• GIVEN PASSAGE:
Chances in China’s Healthcare & Pharmaceutical market: Opportunities and legislation

China is one of the largest and fastest growing healthcare service markets in the world. According to the latest Health Care Outlook published by Deloitte, China’s annual expenditure is projected to grow at an average rate of 11.8 percent a year in 2014-2018, reaching $892 billion by 2018. Despite these positive figures, China’s health care spending still accounts for a lower percentage of the country’s GDP than that og Organization for Economic Co-operation and Development (OECD) countries. China also is facing the challenges of growing aging population, and it’s rapidly increasing middle class increasingly calls for better and more advanced universal health care and insurance.

In recent years China has begun to expedite the opening up of the healthcare service sector to both private and foreign investors, and in general restrictions have been lifted or eased. The ceiling of foreign participation in Sino-foreign medical institutions has recently been removed. Wholly foreign owned hospitals are now allowed in three cities (Beijing, Tianjin and Shanghai) and four provinces (Jiangsu, Fujian, Guangdong and Hainan) on a pilot basis.

China’s healthcare providers are mainly hospitals, primary healthcare clinics and other medical institutions. China nowadays allows wholly foreign owned investment structures (100%) in the  healthcare and senior care sectors, but for certain specific types of primary care, clinics and home healthcare, the government still restricts access under a regulatory scheme. Therefore, foreign companies interested in investing in China should check carefully whether their planned activities are allowed or not.

For foreign investors, there are four ways to invest in the Chinese healthcare market: 

  • Green Field Investment – an investor can set up a private medical institution.  As discussed above, this is possible, but establishment requires the investor to inject a large amount of capital upfront and the procedure of setting up can take up considerable time. Therefore cash flow will be an important consideration.
  • Acquisition – an investor can acquire an existing private hospital to achieve a fast entry but upfront capital expenditure can be significant. A well-prepared Due Diligence report is indispensable after the investor decides to enter the market by acquisition.
  • Privatization – an investor can combine its investment with the privatization of a public hospital. As a consequence, the investor can obtain an existing brand and patient pool, however  many uncertainties  in negotiating with local government will be required.

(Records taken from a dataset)

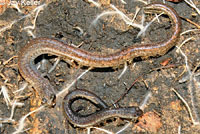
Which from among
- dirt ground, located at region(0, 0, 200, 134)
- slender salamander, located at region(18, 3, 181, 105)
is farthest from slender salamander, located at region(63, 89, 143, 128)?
slender salamander, located at region(18, 3, 181, 105)

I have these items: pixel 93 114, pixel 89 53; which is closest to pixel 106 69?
pixel 89 53

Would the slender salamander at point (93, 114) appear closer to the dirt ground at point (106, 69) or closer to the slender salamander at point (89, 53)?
the dirt ground at point (106, 69)

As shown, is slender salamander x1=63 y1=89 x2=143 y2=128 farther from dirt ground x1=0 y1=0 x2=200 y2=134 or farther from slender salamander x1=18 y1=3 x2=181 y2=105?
slender salamander x1=18 y1=3 x2=181 y2=105

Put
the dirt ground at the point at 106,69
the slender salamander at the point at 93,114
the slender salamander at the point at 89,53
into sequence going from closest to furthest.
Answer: the slender salamander at the point at 93,114 → the slender salamander at the point at 89,53 → the dirt ground at the point at 106,69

• PROMPT 1:
Answer from the passage on China's healthcare market:
(a) At what average yearly rate is China's annual health expenditure projected to grow in 2014-2018?
(b) Which three cities allow wholly foreign owned hospitals on a pilot basis?
(c) What can an investor obtain by combining its investment with the privatization of a public hospital?
• PROMPT 2: Please render this sentence from the passage on China's healthcare market in Spanish: "The ceiling of foreign participation in Sino-foreign medical institutions has recently been removed."
• PROMPT 3: Carry the passage on China's healthcare market forward from its last sentence.
The listing is not needed for any of the work here.

• RESULT 1:
(a) 11.8 percent a year
(b) Beijing, Tianjin and Shanghai
(c) An existing brand and patient pool

• RESULT 2: El límite a la participación extranjera en las instituciones médicas chino-extranjeras se ha eliminado recientemente.

• RESULT 3:
  • Contract Management – It is commonly used that an investor enters into a range of agreements with the hospitals and operates them for a management fee on an “entrusted” basis.=

Relevant Laws:

New Chinese Drug Administration law:

In April 2015, China amended its Drug Administration Law which simplifies the procedure for foreign investors to set up a company in the pharmaceutical sector. For instance, in the past the investors who intended to manufacture or distribute pharmaceuticals in China must apply for Drug Manufacturing License or a Drug Distribution License before applying for a business license. The new Drug Administration law stipulates the possibility of applying for the licenses after obtaining a business licence. It is also worthy of knowing that the amended law completely removed the price controls on medicines, including price fixing and guidance.

Chinese Advertising law:

When entering the pharmaceutical market in China, companies will probably consider promoting their products through advertisements and social media. It is important to be aware that the Chinese Advertising Law regulates this strictly. Some specific items cannot be advertised. For example, advertising for anaesthetics, psychotropic drugs, toxic and radioactive drugs for medical use is strictly forbidden;advertising for prescription drugs is only allowed in professional medical journals; health food products cannot be advertised as medical products, etc. The content of advertisement also needs to meet certain requirements. Any advertisement for drugs, medical treatment or medical devices may not contain, for example, assertions or assurances regarding safety and efficacy, information relating to recovery rates or efficiency, or comparison with other medical products etc.